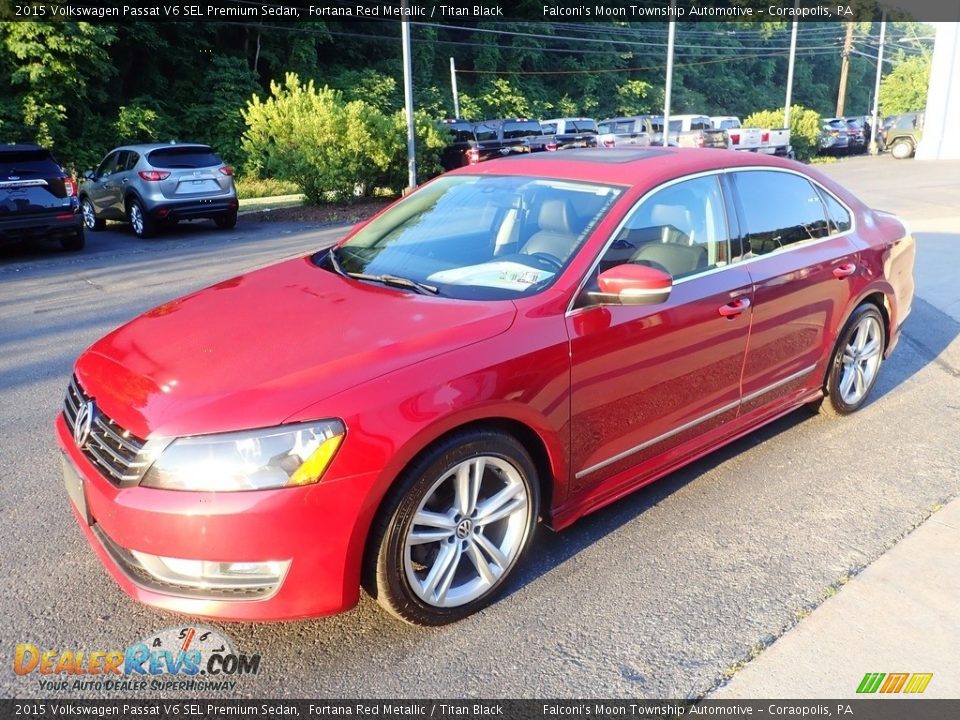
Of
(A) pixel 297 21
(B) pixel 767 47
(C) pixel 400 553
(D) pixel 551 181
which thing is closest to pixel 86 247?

§ **Task to complete**: State how many lines of the data above contain the string "pixel", treating uppercase and lowercase letters as distinct. Reply with the number alone.

§ **Solution below**: 5